Science vs Philosophy

Science Vs Philosophy

Lately, I have left science on one side and have been reading some philosophy because this is the field which has always fascinated me. I admire philosophers because they are deep thinking and ultra-smart people. The way you can disprove or make someone think about what they are saying using principles of philosophy is truly fascinating. And when it comes to atheism side of things, I have always found it fascinating that there are people who believe that they can – well, disprove claims of theism without even invoking 'evidence', by using philosophy, by thinking and reasoning deeply about their claims.
Some scientists have been saying that philosophy is dead and that it cannot teach us anything about the actual world. Of course, they feel that they need to say things like these to remind people that the scientific method is what has taught us a lot about the world in the last centuries so that people who do not know science turn to it for answers and not be satisfied with philosophical level answers.

What do they mean?

Well, take for example Anselm's Ontological Argument for God which I touched briefly in the last post. Whether it would be enough to actually convince anyone of the existence of God is debatable, but the point is that some people DO accept arguments like these because they seem convincing and as a consequence of this acceptance they do not even bother to take a look at what science tells us about the beginning of the Universe, for example. In short, people think that philosophy is all that is ever needed for someone to know the actual world and to answer the difficult questions.

For example, the French Philosopher Descartes has argued (?)1 that animals are like machines and do not have any consciousness. These are exactly the types of things which are not really possible to determine using only philosophy. So, once you use philosophy to ask the question whether animals are conscious, you need to get out into the world and observe. You cannot decide these things only from an armchair.

This is why some scientists do not really like philosophy and tell people that it is dead. Philosophy is often not concerned about the real world. It starts from conclusions and then tries to prove them. This is the reason why some scientists are eager to dismiss it completely. Or if they are not eager to dismiss it, they are trying really hard to show that it's only good for asking questions and cannot provide any answers. But, are they correct to do this?

Written exercise A » How many lines of the records contain the word "banner"? Reply with the number only.

Listed records »

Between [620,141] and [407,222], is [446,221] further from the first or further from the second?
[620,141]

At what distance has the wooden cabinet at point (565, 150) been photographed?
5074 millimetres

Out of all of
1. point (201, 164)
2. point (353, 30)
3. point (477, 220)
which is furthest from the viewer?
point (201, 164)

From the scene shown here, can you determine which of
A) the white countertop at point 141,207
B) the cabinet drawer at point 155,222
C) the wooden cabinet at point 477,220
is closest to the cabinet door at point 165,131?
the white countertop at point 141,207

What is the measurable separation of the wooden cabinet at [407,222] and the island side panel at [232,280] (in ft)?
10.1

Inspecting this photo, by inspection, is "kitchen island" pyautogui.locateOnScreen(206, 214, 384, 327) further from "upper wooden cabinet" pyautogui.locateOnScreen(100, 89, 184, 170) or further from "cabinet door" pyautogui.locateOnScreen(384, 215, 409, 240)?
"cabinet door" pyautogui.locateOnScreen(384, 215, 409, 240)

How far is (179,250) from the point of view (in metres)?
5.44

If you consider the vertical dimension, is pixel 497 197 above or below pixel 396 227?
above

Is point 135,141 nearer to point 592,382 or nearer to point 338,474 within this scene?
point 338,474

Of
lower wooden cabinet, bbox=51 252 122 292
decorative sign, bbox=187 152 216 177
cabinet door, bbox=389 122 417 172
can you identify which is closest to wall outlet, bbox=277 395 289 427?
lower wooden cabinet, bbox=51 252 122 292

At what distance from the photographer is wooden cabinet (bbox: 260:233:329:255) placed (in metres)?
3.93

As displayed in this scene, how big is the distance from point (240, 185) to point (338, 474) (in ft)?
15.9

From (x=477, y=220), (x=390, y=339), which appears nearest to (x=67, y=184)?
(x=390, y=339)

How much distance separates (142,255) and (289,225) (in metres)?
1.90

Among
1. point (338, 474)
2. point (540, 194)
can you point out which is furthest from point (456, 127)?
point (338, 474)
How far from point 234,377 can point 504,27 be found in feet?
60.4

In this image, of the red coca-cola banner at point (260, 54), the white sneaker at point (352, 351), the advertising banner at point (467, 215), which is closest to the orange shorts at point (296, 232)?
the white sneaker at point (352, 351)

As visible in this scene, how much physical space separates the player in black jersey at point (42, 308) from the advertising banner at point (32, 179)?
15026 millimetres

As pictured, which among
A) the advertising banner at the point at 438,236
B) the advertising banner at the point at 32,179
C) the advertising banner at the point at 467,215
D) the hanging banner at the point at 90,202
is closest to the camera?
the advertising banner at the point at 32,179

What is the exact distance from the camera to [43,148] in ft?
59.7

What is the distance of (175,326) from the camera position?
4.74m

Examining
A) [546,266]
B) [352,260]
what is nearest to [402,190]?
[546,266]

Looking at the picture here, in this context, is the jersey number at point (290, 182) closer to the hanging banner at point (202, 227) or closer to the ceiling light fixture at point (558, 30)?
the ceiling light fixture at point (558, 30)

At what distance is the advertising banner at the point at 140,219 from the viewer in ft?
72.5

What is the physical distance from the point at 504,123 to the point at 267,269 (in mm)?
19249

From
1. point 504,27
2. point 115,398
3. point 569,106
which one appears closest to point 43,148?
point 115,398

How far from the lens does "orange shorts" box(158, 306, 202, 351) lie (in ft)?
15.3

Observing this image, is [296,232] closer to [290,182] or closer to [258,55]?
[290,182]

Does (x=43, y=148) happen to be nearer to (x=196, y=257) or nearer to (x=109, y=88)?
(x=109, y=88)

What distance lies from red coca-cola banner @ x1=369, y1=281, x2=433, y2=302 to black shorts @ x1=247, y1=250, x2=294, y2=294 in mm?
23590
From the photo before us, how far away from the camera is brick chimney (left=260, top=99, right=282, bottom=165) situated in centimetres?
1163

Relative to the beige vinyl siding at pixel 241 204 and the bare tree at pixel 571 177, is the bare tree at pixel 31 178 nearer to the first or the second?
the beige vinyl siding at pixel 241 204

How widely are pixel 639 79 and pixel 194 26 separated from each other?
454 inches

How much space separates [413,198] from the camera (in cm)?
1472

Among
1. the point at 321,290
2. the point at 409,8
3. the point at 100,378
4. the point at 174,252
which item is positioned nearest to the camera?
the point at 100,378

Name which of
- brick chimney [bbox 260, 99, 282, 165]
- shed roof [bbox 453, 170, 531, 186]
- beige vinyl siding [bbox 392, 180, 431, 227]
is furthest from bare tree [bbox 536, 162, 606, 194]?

Written exercise B » Repeat the whole piece on science and philosophy, word for word.

Expected output A » 10

Expected output B »
Science vs Philosophy

Science Vs Philosophy

Lately, I have left science on one side and have been reading some philosophy because this is the field which has always fascinated me. I admire philosophers because they are deep thinking and ultra-smart people. The way you can disprove or make someone think about what they are saying using principles of philosophy is truly fascinating. And when it comes to atheism side of things, I have always found it fascinating that there are people who believe that they can – well, disprove claims of theism without even invoking 'evidence', by using philosophy, by thinking and reasoning deeply about their claims.
Some scientists have been saying that philosophy is dead and that it cannot teach us anything about the actual world. Of course, they feel that they need to say things like these to remind people that the scientific method is what has taught us a lot about the world in the last centuries so that people who do not know science turn to it for answers and not be satisfied with philosophical level answers.

What do they mean?

Well, take for example Anselm's Ontological Argument for God which I touched briefly in the last post. Whether it would be enough to actually convince anyone of the existence of God is debatable, but the point is that some people DO accept arguments like these because they seem convincing and as a consequence of this acceptance they do not even bother to take a look at what science tells us about the beginning of the Universe, for example. In short, people think that philosophy is all that is ever needed for someone to know the actual world and to answer the difficult questions.

For example, the French Philosopher Descartes has argued (?)1 that animals are like machines and do not have any consciousness. These are exactly the types of things which are not really possible to determine using only philosophy. So, once you use philosophy to ask the question whether animals are conscious, you need to get out into the world and observe. You cannot decide these things only from an armchair.

This is why some scientists do not really like philosophy and tell people that it is dead. Philosophy is often not concerned about the real world. It starts from conclusions and then tries to prove them. This is the reason why some scientists are eager to dismiss it completely. Or if they are not eager to dismiss it, they are trying really hard to show that it's only good for asking questions and cannot provide any answers. But, are they correct to do this?